*Tâche 1*
Répondez à ces questions sur l'extrait consacré à l'empreinte carbone et au gaspillage alimentaire :
(a) À combien de tonnes de CO2 estime-t-on la moyenne canadienne par habitant ?
(b) Entre quelles valeurs devrait se situer l'empreinte si l'on vise la carboneutralité ?
(c) À base de quoi sont préparés les fameux bouillons évoqués ?
*Tâche 2*
Poursuivez l'extrait sur l'empreinte carbone et le gaspillage alimentaire à la suite de sa dernière phrase.

*Extrait de page*
◆ ◆ ◆ ◆ ◆ ◆ ◆
On estime que la moyenne canadienne par habitant est de 17 à 20 tonnes de CO2, tandis que l’empreinte globale mondiale (alimentation, transports, appareils électroniques, etc.) serait de 4,5 tonnes de CO2. En visant la carboneutralité, ce que l’ensemble des pays du monde cherchent à atteindre dans les prochaines décennies, on devrait avoir une empreinte entre 1 et 2 tonnes de CO2e, en les compensant bien sûr par des crédits carbone (plantation d’arbres…).
Véritable « respect du produit »

Imaginons si, en plus, on réduisait drastiquement le gaspillage alimentaire! Certains chefs cuisiniers ont déjà développé cet art de la récupération des déchets alimentaires. Les fameux bouillons à base d’épluchures accumulées et remisées au congélateur font maintenant partie des techniques culinaires de nombreuses cuisines. Qui n’a jamais transformé de bananes trop mûres en pain aux bananes?
◆ ◆ ◆ ◆ ◆ ◆ ◆
*Extrait de données*
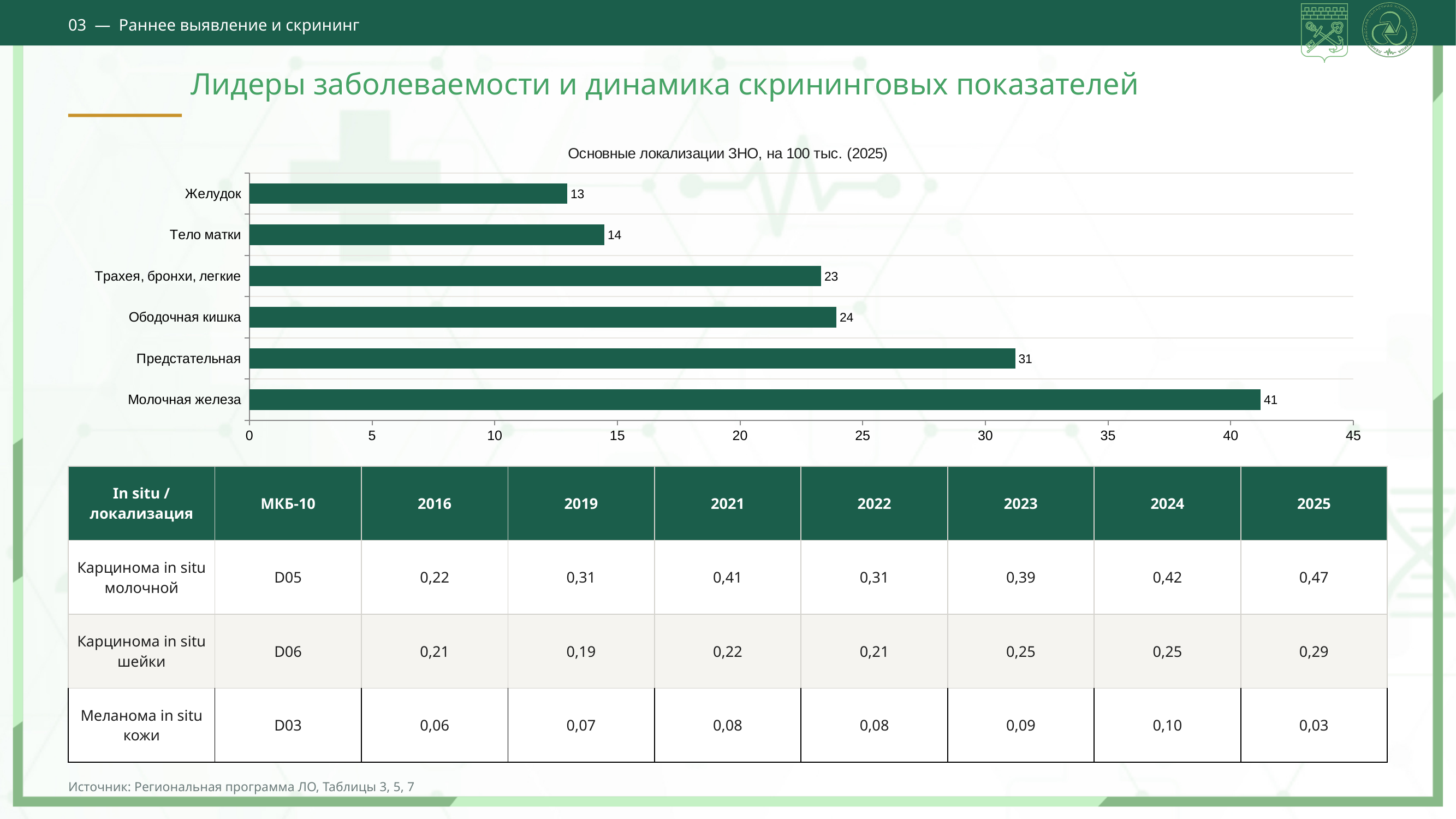
Which is larger: the value for Ободочная кишка or the value for Тело матки? Ободочная кишка How many categories are shown in the chart? 6 What is the difference between the values for Молочная железа and Предстательная? 10 What is the value for Желудок in the chart? 13 What is the value for Молочная железа in the chart? 41 What is the value for Предстательная in the chart? 31 What kind of chart is shown on the slide? bar chart Is the value for Предстательная greater or less than 30? greater What is the title of the chart? Основные локализации ЗНО, на 100 тыс. (2025) Which category has the highest value in the chart? Молочная железа Which category has the lowest value in the chart? Желудок What is the difference between the values for Трахея, бронхи, легкие and Тело матки? 9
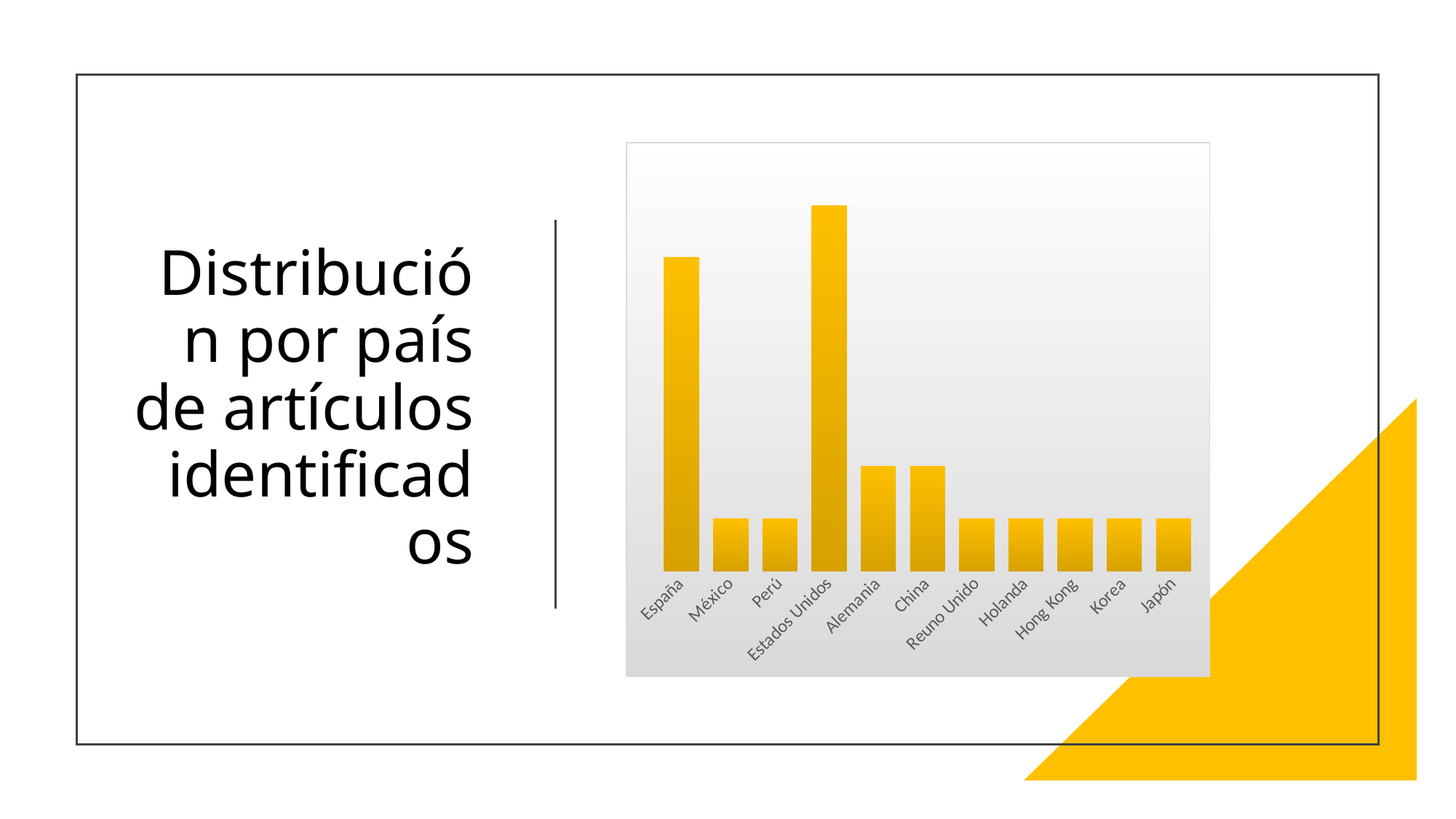
Which country has the highest bar in the chart? Estados Unidos What kind of chart is shown on the slide? Bar chart What colour are the bars in the chart? Yellow Which has the larger value, Alemania or México? Alemania How many countries are shown on the x axis of the chart? 11 Which country has the second-highest bar in the chart? España What is the first country listed on the x axis of the chart? España Which has the larger value, Perú or Estados Unidos? Estados Unidos Which has the larger value, España or Alemania? España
◆ ◆ ◆ ◆ ◆ ◆ ◆
*Réponse 1*
(a) De 17 à 20 tonnes de CO2.
(b) Entre 1 et 2 tonnes de CO2e.
(c) À base d'épluchures accumulées et remisées au congélateur.

*Réponse 2*
Il est possible et surtout souhaitable de faire appel à sa créativité pour toute partie d’un aliment qui était auparavant nonchalamment destinée à la poubelle. D’après le site Web « J’aime manger pas gaspiller Canada », les foyers canadiens jettent, quotidiennement, 470 000 pommes de laitue, 1 million de tasses de lait et 750 000 miches de pain. Sur ce même site, on retrouve les aliments suivants souvent en voie d’être perdus avec de multiples suggestions pour les utiliser :
Dans ce même ordre d’idée, voici d’autres astuces simples et pratiques pour utiliser nos végédéclassés :
Les enjeux économiques et environnementaux sont si criants que même les plus grands chefs se mettent maintenant de la partie. Michelin a d’ailleurs créé un logo à cet effet pour identifier les tables durables :
La téléréalité québécoise « Les chefs » surveille les poubelles de ses candidats et a créé un défi « récupération des aliments » dans un de ses plus récents épisodes. Certains ont concocté un flan de carottes avec leurs pelures, une purée de chou-fleur avec le pied de celui-ci, des croustilles de pelures de pommes de terre, des pieds de brocoli grillés, etc. On peut trouver ces recettes sur le site Web de Radio-Canada, Mordu.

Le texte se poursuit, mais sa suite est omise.